Stated exercise =
Find the line containing "At what distance does". Retype it and every line after it through the end of the entries, exactly as written, with nothing added.

** Start Recorded data **

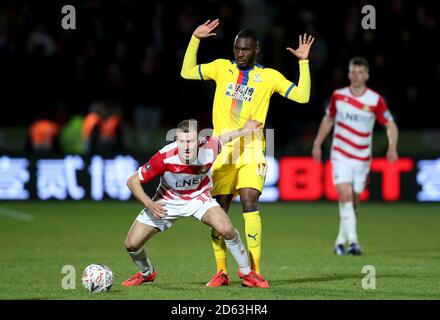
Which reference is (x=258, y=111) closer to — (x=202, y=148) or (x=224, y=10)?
(x=202, y=148)

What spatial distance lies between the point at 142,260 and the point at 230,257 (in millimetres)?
3038

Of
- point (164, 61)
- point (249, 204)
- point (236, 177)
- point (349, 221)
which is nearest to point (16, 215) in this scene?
point (164, 61)

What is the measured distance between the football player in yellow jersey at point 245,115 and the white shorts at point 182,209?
50cm

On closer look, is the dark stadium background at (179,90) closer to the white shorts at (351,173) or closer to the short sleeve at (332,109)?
the white shorts at (351,173)

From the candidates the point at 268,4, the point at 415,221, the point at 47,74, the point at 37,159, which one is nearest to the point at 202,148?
the point at 415,221

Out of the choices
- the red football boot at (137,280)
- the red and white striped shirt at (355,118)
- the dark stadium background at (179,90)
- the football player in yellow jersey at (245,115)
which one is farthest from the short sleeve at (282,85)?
the dark stadium background at (179,90)

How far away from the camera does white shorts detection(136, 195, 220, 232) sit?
30.2 feet

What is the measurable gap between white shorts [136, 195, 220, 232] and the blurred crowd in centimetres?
1111

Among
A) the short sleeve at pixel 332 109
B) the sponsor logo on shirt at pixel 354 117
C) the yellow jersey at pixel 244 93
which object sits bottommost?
the sponsor logo on shirt at pixel 354 117

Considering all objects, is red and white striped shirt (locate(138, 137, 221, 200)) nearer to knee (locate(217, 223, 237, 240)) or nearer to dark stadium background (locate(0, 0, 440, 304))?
knee (locate(217, 223, 237, 240))

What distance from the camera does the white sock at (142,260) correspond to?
30.7ft

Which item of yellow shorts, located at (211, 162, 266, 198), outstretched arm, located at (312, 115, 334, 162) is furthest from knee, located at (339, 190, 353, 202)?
yellow shorts, located at (211, 162, 266, 198)

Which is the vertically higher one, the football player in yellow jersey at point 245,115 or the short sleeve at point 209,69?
the short sleeve at point 209,69

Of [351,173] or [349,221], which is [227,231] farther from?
[351,173]
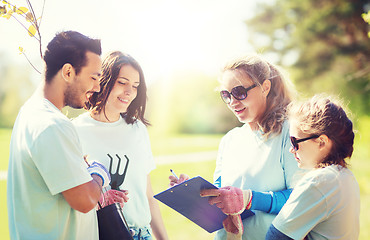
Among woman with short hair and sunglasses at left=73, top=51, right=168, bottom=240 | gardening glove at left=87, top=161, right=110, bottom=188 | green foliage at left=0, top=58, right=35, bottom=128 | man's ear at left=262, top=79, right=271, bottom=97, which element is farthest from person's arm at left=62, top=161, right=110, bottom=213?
green foliage at left=0, top=58, right=35, bottom=128

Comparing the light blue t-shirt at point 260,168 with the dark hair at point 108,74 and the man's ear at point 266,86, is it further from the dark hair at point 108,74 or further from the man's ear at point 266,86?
the dark hair at point 108,74

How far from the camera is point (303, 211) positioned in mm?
1781

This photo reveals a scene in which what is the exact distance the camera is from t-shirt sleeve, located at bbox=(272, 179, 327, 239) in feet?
5.81

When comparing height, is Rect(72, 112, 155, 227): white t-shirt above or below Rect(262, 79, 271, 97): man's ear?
below

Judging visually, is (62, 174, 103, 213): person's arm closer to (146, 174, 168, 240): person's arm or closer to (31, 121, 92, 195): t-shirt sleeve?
(31, 121, 92, 195): t-shirt sleeve

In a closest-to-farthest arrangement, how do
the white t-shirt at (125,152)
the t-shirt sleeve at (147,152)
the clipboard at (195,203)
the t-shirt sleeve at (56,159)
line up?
the t-shirt sleeve at (56,159) → the clipboard at (195,203) → the white t-shirt at (125,152) → the t-shirt sleeve at (147,152)

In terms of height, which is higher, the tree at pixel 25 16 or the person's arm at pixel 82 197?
the tree at pixel 25 16

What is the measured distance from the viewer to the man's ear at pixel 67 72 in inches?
75.7

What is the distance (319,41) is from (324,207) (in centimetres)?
1830

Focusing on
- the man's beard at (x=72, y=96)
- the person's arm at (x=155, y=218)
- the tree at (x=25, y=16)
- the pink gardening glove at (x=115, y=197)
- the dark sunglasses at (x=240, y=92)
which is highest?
the tree at (x=25, y=16)

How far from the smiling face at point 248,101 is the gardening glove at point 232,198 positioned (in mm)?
490

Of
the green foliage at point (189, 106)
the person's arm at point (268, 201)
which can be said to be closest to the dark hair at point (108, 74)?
the person's arm at point (268, 201)

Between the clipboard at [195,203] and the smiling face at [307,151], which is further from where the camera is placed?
the clipboard at [195,203]

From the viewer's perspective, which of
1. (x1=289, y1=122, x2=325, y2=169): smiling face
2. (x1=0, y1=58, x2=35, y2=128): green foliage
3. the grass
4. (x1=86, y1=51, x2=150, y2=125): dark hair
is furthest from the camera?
(x1=0, y1=58, x2=35, y2=128): green foliage
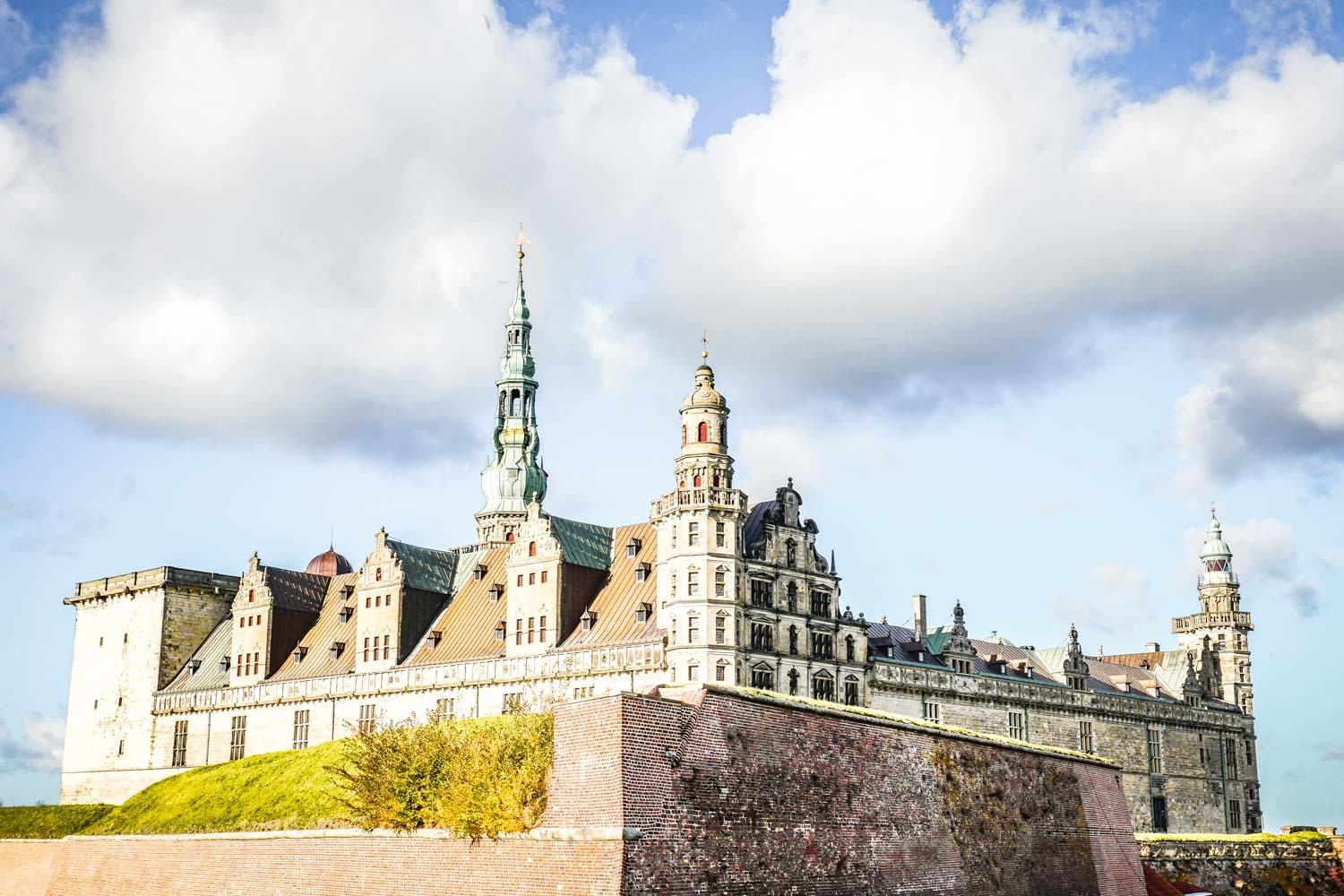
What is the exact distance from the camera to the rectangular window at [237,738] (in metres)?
77.1

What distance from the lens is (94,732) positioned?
85312mm

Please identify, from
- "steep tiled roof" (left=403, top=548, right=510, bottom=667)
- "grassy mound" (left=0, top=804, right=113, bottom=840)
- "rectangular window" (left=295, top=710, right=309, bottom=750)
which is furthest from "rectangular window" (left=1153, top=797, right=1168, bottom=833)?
"grassy mound" (left=0, top=804, right=113, bottom=840)

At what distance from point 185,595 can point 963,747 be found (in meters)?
57.6

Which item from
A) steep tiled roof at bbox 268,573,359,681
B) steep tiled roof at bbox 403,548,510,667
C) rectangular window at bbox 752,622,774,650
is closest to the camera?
rectangular window at bbox 752,622,774,650

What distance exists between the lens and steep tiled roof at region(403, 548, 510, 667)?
6962 cm

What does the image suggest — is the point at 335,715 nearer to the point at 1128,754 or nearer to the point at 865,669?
the point at 865,669

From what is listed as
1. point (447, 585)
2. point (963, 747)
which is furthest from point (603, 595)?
point (963, 747)

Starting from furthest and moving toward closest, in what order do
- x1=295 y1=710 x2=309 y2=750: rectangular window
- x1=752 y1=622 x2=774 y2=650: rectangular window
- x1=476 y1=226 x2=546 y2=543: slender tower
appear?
1. x1=476 y1=226 x2=546 y2=543: slender tower
2. x1=295 y1=710 x2=309 y2=750: rectangular window
3. x1=752 y1=622 x2=774 y2=650: rectangular window

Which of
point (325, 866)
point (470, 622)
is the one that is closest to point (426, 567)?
point (470, 622)

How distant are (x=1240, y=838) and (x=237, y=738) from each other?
1981 inches

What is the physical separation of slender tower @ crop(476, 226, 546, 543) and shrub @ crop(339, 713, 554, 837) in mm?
65998

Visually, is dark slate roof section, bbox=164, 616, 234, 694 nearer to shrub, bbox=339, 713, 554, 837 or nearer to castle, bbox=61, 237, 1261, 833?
castle, bbox=61, 237, 1261, 833

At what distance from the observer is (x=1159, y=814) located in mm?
85562

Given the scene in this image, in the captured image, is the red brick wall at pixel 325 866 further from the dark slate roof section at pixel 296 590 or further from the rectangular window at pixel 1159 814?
the rectangular window at pixel 1159 814
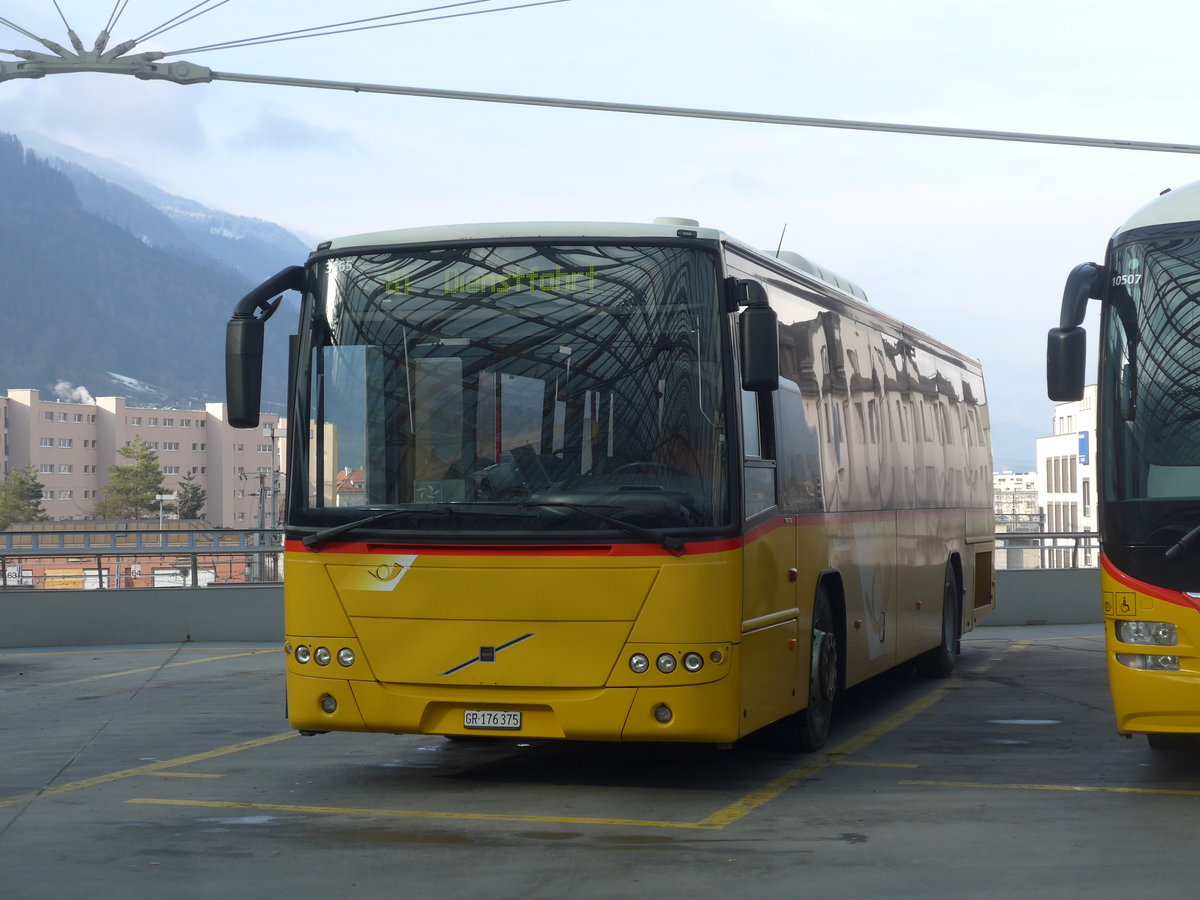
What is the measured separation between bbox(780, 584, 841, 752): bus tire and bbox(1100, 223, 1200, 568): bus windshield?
7.86ft

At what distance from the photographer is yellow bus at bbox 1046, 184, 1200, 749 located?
8.67 metres

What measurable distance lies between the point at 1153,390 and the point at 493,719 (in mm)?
3972

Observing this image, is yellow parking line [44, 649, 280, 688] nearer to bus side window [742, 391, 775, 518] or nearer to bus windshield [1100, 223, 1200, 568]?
bus side window [742, 391, 775, 518]

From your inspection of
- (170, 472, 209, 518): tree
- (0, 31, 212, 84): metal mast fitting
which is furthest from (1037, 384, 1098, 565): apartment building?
(170, 472, 209, 518): tree

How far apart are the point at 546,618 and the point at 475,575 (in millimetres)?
451

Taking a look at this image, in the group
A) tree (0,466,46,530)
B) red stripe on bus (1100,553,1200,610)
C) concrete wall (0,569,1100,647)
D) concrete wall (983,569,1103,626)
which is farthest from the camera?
tree (0,466,46,530)

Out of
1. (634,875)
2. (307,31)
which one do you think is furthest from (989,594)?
(634,875)

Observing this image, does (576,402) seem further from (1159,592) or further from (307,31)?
(307,31)

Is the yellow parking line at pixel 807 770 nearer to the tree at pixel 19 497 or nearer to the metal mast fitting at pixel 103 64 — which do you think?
the metal mast fitting at pixel 103 64

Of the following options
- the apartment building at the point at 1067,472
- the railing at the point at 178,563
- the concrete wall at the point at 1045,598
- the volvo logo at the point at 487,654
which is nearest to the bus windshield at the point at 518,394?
the volvo logo at the point at 487,654

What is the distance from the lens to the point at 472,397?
8.98 metres

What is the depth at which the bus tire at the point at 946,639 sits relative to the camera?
16156 millimetres

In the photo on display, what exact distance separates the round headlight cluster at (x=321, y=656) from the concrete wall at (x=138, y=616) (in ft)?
44.9

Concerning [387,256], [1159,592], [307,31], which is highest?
[307,31]
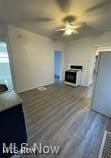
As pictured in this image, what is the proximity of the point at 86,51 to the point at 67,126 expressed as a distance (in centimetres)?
410

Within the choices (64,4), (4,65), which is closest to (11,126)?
(64,4)

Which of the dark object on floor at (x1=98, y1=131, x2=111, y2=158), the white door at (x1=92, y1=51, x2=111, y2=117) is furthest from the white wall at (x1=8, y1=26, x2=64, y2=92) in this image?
the dark object on floor at (x1=98, y1=131, x2=111, y2=158)

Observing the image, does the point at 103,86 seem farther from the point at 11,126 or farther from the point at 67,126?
the point at 11,126

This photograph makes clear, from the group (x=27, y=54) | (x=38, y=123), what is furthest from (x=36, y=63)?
(x=38, y=123)

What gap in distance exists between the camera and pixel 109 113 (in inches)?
97.1

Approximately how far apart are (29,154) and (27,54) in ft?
12.0

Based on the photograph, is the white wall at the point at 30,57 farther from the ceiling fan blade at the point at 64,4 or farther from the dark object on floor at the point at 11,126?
the dark object on floor at the point at 11,126

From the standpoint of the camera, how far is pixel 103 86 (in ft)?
8.19

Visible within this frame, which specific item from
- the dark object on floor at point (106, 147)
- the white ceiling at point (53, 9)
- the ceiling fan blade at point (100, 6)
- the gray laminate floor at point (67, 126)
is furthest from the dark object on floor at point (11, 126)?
the ceiling fan blade at point (100, 6)

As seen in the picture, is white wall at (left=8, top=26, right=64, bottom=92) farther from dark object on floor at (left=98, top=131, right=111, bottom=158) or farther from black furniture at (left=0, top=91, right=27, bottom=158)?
dark object on floor at (left=98, top=131, right=111, bottom=158)

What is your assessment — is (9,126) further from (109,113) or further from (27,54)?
(27,54)

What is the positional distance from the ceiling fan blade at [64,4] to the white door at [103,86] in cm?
141

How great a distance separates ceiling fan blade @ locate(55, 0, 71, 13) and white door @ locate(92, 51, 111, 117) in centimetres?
141

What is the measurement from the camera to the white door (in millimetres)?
2334
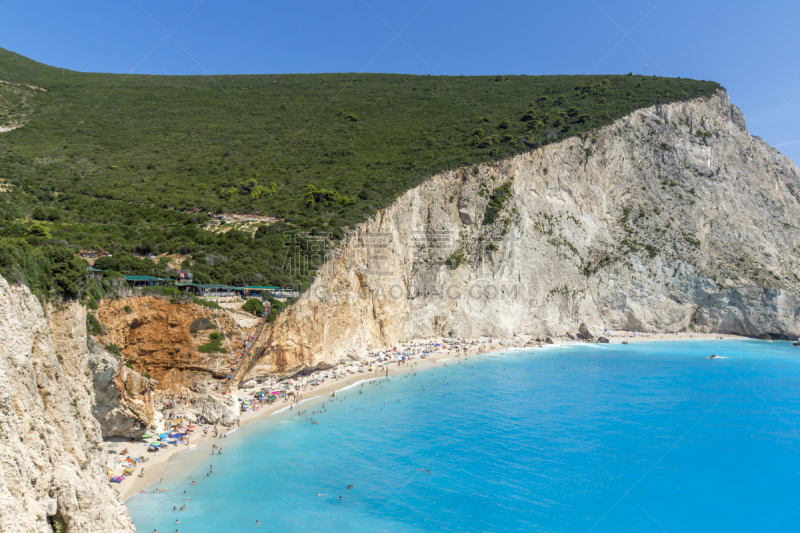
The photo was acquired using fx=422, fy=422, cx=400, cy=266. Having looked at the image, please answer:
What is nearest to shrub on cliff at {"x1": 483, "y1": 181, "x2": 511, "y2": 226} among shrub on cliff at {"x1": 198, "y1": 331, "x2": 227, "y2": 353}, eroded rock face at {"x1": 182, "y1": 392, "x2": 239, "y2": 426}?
shrub on cliff at {"x1": 198, "y1": 331, "x2": 227, "y2": 353}

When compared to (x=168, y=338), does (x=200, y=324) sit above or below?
above

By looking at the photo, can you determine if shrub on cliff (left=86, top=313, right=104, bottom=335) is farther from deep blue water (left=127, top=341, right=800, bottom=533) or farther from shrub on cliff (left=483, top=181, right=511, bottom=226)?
shrub on cliff (left=483, top=181, right=511, bottom=226)

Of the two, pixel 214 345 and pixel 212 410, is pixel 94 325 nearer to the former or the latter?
pixel 214 345

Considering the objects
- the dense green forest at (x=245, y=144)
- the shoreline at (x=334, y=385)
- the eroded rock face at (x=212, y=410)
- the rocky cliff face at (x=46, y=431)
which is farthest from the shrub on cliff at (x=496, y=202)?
the rocky cliff face at (x=46, y=431)

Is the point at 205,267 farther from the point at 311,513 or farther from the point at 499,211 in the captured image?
the point at 499,211

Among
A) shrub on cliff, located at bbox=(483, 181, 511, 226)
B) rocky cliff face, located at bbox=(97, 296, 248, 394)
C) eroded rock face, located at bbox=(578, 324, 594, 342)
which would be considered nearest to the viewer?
rocky cliff face, located at bbox=(97, 296, 248, 394)

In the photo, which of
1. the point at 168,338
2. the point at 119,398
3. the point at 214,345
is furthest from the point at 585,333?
the point at 119,398
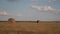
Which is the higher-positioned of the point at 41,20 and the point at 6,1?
the point at 6,1

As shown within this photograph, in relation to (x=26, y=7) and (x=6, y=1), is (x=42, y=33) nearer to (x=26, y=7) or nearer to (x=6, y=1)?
(x=26, y=7)

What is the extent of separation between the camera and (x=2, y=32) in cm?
A: 223

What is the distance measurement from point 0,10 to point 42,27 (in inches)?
37.8

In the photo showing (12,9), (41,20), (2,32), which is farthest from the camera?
(12,9)

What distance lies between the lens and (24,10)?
2.93 metres

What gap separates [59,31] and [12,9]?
1016mm

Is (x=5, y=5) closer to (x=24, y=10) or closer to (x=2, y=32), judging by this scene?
(x=24, y=10)

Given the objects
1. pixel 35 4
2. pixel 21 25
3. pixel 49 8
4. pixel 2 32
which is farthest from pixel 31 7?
pixel 2 32

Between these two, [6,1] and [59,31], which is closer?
[59,31]

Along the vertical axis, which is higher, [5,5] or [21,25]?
[5,5]

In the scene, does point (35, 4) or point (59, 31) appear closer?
point (59, 31)

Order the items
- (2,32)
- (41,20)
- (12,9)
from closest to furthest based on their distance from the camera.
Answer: (2,32) < (41,20) < (12,9)

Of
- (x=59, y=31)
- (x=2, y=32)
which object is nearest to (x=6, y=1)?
(x=2, y=32)

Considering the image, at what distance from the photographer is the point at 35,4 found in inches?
Result: 117
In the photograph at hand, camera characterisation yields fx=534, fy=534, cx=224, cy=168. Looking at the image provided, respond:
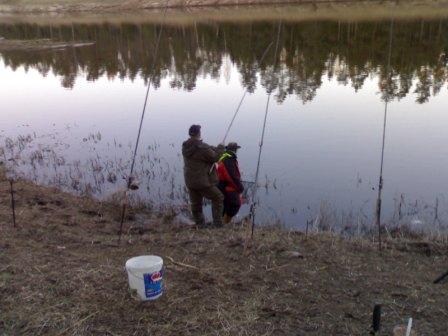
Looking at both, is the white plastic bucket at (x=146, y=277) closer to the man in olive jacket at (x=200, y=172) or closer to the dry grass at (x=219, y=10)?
the man in olive jacket at (x=200, y=172)

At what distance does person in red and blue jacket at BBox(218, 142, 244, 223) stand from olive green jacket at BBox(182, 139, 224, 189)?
0.29 m

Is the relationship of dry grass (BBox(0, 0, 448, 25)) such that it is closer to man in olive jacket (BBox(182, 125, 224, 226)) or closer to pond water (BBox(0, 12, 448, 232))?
pond water (BBox(0, 12, 448, 232))

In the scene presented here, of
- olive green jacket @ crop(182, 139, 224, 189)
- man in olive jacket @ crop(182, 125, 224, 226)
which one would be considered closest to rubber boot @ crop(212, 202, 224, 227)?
man in olive jacket @ crop(182, 125, 224, 226)

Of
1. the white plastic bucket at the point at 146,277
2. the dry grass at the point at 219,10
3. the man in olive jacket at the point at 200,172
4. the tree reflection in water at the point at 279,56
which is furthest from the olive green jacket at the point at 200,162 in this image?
the dry grass at the point at 219,10

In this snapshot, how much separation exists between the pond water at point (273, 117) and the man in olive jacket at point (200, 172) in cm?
124

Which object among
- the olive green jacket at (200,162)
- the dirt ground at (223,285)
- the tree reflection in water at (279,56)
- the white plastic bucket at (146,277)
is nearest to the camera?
the dirt ground at (223,285)

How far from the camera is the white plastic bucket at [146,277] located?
4.64 metres

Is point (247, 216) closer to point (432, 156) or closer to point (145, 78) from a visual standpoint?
point (432, 156)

** End Recorded data **

Written solution =
At what distance does person in red and blue jacket at BBox(218, 142, 244, 223) stand from olive green jacket at BBox(182, 139, 224, 189)?
0.29 m

Is the relationship of dry grass (BBox(0, 0, 448, 25)) such that it is closer to man in olive jacket (BBox(182, 125, 224, 226)) or closer to pond water (BBox(0, 12, 448, 232))?
pond water (BBox(0, 12, 448, 232))

In the scene presented here, of
- olive green jacket @ crop(182, 139, 224, 189)
- man in olive jacket @ crop(182, 125, 224, 226)
which one would be considered closest to rubber boot @ crop(212, 202, 224, 227)?
man in olive jacket @ crop(182, 125, 224, 226)

Of
1. the white plastic bucket at the point at 146,277
2. the dry grass at the point at 219,10
3. the man in olive jacket at the point at 200,172
4. the tree reflection in water at the point at 279,56
which is furthest from the olive green jacket at the point at 200,162 in this image?
the dry grass at the point at 219,10

In this snapshot, how much separation exists between the pond water at point (273, 117) and the man in olive jacket at point (200, 172) in cm?
124

Which object among
- the olive green jacket at (200,162)
- the dirt ground at (223,285)
- the tree reflection in water at (279,56)
- the white plastic bucket at (146,277)
is nearest to the camera?
the dirt ground at (223,285)

How far from the camera is the white plastic bucket at [146,277] located?
4.64 metres

Is point (247, 216) closer to point (432, 156) or closer to point (145, 78) from a visual standpoint?
point (432, 156)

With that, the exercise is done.